Subject: Confucius say (Page 2)

Confucius say… of all the things you wear, your expression is most important.

Confucius say… man who put cream in tart, not always baker.

Confucius say… woman who sink in man’s arms, soon have arms in man’s sink.

Confucius say… man who tell one too many lightbulb joke soon burn out.

Confucius say… man who abuse computer get bad bytes.

Confucius say… man with forked tongue not need chop sticks.

Confucius say… he who sitteth on an upturned tack shall surely rise.

Confucius say… man who drop watch in whisky wasting time.

Confucius say… cow with no legs, ground beef.

Confucius say… virgin with thimble on finger, never feel prick.

Confucius say… woman like dollar bill; hard to pickup, but worth effort.

Confucius say… verbal outburst during the male orgasm is called 'sperm wail.'

Confucius say… getting sick at the airport, could be a terminal illness.

Confucius say… husbands are like fires… they go out when left unattended.

Confucius say… if you park, don't drink… accidents cause people.
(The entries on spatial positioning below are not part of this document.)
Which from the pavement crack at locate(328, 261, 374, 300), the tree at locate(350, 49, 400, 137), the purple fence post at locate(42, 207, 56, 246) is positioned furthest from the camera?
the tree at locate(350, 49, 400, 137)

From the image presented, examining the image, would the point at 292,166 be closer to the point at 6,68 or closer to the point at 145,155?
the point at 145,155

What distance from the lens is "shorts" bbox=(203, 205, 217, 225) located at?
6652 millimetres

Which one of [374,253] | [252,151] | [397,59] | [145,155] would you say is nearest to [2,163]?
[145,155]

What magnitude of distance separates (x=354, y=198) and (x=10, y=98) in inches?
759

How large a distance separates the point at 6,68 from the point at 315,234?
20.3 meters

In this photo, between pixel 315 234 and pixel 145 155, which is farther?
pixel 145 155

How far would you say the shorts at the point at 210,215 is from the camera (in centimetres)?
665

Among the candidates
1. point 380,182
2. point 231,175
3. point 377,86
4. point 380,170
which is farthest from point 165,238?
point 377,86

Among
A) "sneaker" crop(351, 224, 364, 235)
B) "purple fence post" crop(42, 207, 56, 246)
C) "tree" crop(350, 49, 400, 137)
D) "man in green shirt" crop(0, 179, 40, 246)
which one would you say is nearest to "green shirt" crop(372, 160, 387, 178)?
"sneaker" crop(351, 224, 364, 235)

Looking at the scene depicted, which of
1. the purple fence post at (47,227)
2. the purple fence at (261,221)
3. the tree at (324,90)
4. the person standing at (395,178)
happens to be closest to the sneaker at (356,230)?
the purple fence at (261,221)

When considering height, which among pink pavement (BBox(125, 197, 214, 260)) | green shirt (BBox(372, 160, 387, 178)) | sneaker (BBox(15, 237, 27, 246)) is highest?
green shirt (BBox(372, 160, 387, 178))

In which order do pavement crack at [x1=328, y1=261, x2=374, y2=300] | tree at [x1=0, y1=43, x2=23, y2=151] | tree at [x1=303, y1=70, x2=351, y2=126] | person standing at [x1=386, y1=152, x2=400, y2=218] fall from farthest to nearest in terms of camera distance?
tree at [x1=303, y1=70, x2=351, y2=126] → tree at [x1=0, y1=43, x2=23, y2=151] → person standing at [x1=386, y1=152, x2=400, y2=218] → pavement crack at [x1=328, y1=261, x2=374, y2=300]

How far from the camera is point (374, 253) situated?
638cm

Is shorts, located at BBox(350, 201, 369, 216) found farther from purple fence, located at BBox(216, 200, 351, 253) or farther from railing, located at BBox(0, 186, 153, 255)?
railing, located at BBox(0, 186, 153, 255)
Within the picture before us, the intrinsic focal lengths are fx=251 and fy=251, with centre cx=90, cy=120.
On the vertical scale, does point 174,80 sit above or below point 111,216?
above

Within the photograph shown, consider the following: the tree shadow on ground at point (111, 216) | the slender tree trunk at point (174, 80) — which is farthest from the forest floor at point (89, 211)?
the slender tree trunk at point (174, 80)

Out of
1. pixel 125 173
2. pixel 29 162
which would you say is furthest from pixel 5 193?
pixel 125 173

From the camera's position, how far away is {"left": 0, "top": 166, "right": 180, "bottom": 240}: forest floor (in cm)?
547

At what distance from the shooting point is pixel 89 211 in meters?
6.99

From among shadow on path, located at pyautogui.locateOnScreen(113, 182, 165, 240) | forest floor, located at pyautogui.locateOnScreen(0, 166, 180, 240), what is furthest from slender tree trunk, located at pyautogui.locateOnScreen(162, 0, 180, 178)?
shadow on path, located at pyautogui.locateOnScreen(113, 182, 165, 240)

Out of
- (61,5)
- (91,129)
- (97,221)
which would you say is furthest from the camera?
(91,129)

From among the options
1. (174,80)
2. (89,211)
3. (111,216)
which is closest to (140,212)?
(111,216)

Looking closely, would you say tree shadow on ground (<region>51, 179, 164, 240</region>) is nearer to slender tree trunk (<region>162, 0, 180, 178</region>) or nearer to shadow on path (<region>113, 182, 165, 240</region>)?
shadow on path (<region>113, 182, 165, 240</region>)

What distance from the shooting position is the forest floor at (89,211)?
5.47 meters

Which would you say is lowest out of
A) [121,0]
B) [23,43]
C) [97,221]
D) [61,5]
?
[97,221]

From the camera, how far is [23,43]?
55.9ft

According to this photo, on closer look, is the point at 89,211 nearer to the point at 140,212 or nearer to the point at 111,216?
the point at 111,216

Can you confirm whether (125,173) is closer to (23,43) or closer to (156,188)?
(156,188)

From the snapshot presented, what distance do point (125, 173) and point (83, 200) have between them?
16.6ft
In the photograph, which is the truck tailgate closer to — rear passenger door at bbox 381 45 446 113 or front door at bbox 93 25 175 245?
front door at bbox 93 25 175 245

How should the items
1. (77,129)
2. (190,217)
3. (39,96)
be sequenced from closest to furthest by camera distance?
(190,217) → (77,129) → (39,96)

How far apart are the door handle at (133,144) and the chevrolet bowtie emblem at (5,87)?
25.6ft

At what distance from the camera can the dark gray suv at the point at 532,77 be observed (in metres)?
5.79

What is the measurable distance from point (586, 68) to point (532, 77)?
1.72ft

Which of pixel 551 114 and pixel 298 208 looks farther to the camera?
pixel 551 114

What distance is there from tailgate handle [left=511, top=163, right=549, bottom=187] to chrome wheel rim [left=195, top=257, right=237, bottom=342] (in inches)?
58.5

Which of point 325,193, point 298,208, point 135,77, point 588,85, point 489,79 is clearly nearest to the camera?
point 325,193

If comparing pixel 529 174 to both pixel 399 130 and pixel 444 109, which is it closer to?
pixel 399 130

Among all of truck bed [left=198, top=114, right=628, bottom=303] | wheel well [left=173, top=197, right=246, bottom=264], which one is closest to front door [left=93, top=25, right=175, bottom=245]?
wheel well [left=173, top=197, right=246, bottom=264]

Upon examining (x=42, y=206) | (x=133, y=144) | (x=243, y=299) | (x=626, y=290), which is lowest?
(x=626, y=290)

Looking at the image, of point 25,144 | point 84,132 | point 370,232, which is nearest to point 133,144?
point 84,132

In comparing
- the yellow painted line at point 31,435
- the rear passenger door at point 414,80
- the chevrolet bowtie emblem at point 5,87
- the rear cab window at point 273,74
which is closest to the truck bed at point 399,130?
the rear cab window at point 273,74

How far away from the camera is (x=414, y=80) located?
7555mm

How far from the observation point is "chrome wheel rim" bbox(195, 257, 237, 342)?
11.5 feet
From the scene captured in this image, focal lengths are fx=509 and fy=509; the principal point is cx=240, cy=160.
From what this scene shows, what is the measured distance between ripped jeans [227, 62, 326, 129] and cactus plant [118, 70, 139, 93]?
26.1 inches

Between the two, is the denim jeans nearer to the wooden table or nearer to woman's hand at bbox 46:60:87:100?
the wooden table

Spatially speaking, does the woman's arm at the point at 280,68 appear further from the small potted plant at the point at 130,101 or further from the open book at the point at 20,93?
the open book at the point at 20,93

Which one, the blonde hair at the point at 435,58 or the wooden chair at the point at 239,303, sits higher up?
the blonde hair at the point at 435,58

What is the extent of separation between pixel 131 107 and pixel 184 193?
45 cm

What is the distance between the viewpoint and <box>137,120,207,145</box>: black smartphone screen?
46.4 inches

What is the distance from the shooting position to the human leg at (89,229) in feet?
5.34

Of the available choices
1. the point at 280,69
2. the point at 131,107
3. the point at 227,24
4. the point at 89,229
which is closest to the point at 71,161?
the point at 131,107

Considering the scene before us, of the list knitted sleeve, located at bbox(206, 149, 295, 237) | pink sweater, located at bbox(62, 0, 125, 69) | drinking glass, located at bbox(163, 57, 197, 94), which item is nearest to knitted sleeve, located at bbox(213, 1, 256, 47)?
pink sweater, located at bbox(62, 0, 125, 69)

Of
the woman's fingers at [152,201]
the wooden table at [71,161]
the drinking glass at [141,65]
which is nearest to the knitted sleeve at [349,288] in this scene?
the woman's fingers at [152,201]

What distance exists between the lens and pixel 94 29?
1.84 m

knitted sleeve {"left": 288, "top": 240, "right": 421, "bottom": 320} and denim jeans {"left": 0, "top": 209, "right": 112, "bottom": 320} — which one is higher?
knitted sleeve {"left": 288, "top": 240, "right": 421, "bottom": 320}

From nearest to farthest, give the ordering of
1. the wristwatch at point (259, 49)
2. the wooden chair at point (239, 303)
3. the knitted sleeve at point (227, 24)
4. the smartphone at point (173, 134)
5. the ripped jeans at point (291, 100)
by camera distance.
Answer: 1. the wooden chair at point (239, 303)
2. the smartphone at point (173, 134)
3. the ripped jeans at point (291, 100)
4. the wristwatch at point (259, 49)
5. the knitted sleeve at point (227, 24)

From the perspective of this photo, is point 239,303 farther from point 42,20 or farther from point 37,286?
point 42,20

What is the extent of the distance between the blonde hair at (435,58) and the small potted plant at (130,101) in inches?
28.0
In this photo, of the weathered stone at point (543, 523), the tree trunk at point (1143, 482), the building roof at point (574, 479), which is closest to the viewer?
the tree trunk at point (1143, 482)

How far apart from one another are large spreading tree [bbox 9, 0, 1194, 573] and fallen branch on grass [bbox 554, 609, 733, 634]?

Confucius say… do not argue with spouse who is packing your parachute.

Confucius say… woman who wear jockstrap have make-believe ballroom.

Confucius say… man who keep feet on ground have trouble putting on pants.

Confucius say… real estate people are a vacant lot.

Confucius say… she who douches with vinegar, walk around with sour puss.

Confucius say… man who put head it fruit drink, get punch in nose.